• _Assignment_:
Beginning with the line that contains "class: Mammalia", return every line down to the last one in the material below, exactly and with no others.

• _The data_:
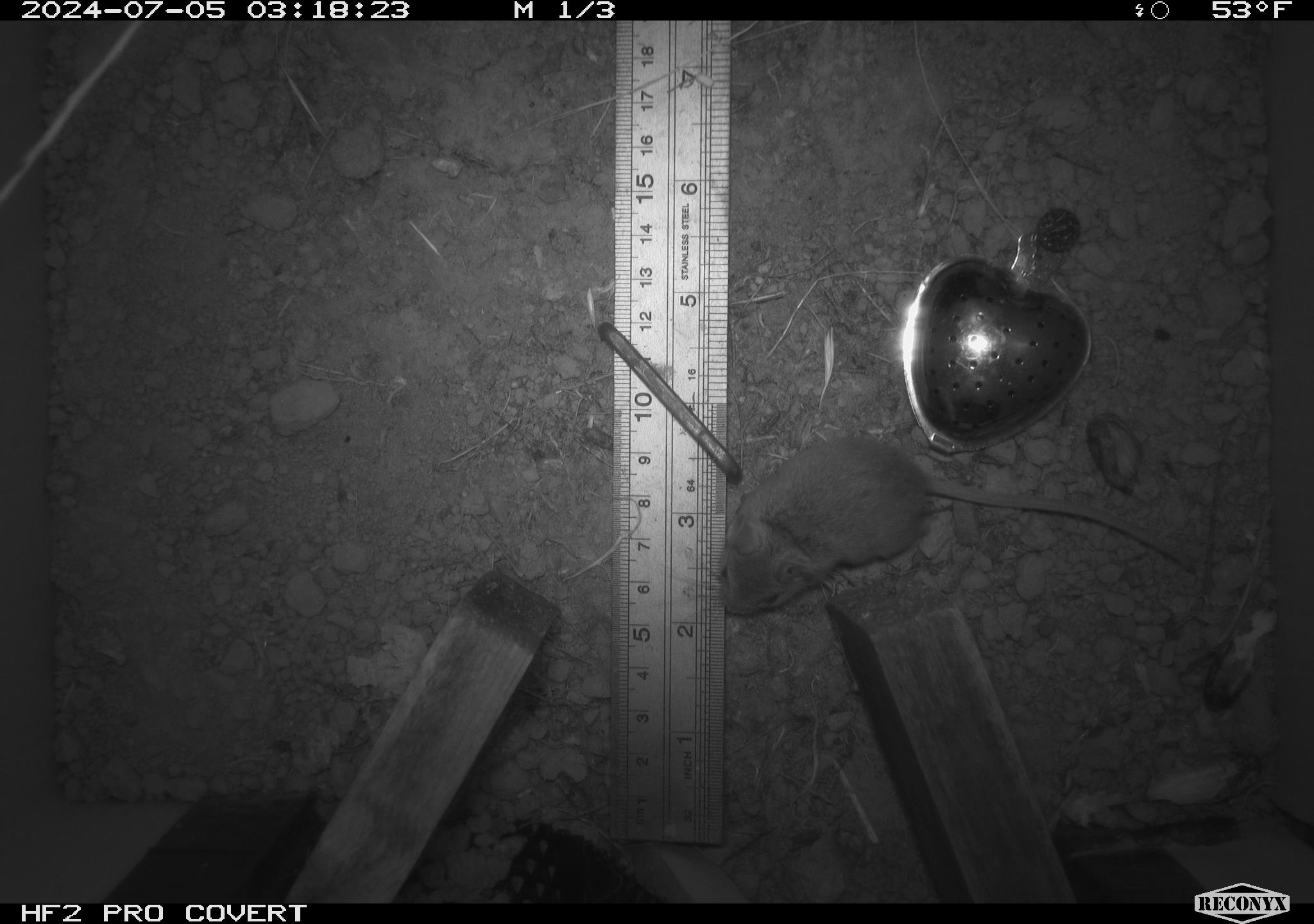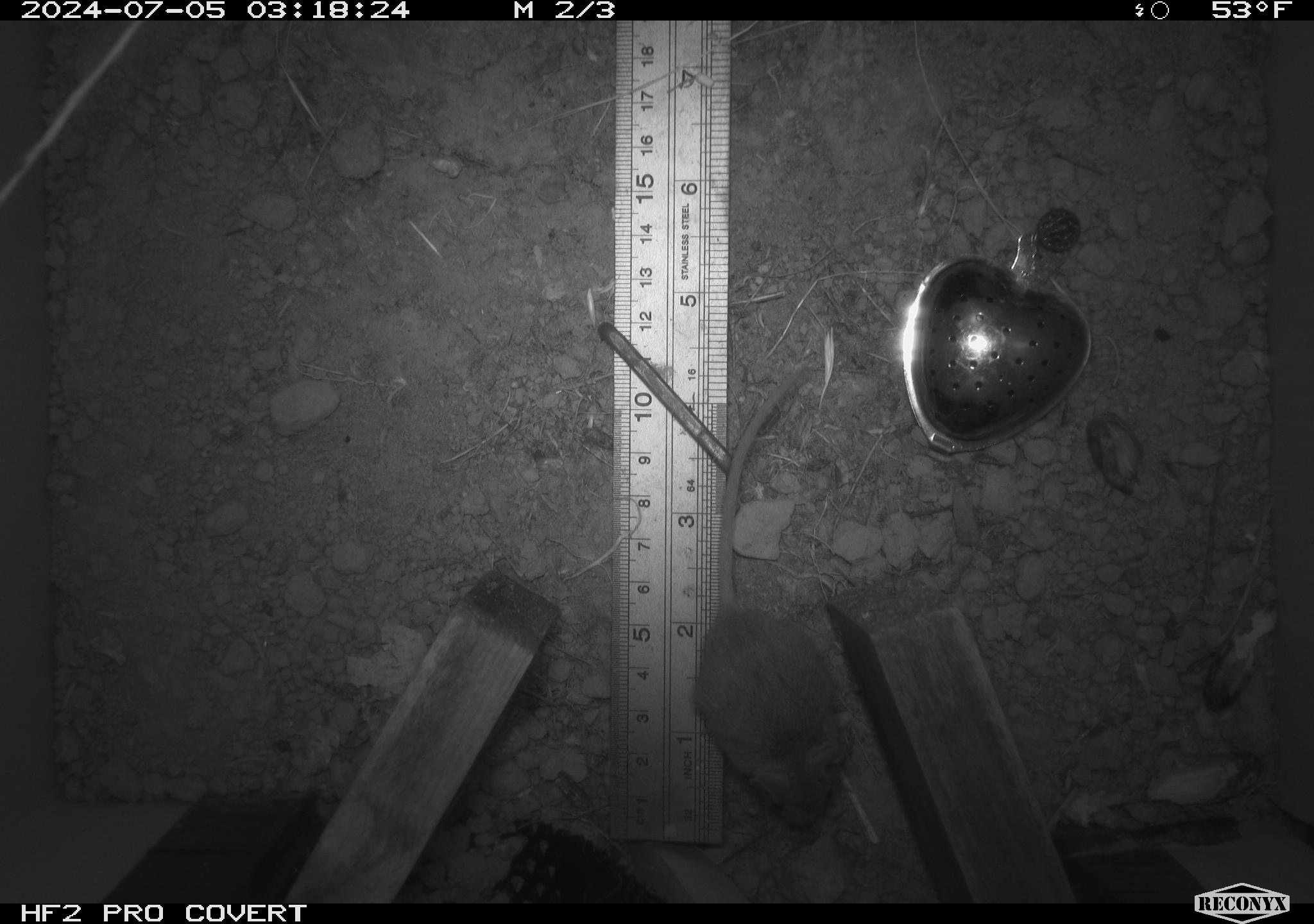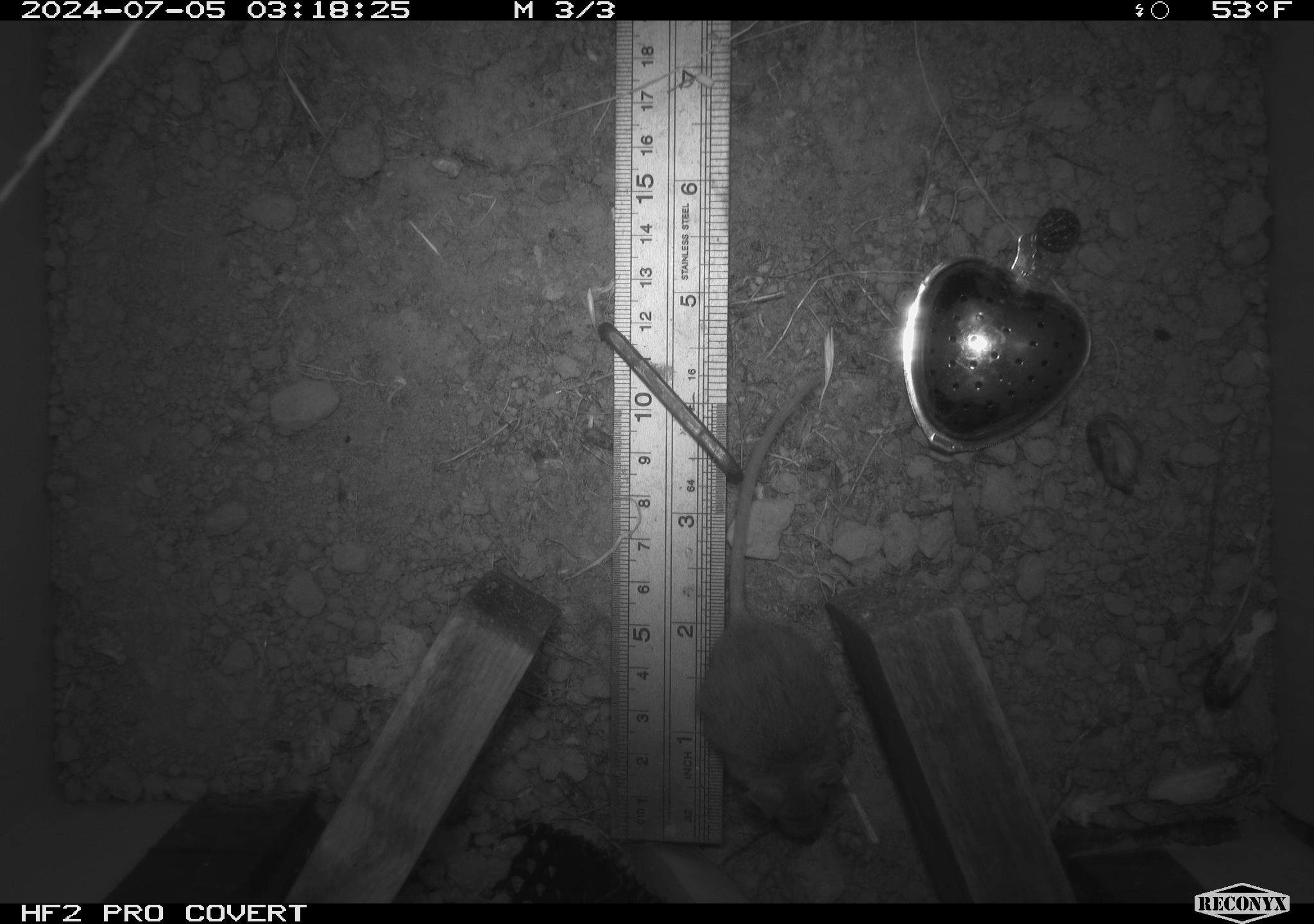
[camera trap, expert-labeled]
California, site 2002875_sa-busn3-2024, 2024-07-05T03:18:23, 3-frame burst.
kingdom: Animalia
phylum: Chordata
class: Mammalia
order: Rodentia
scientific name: Rodentia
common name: mouse species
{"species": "mouse species (Rodentia)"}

• _The answer_:
class: Mammalia
order: Rodentia
scientific name: Rodentia
common name: mouse species
{"species": "mouse species (Rodentia)"}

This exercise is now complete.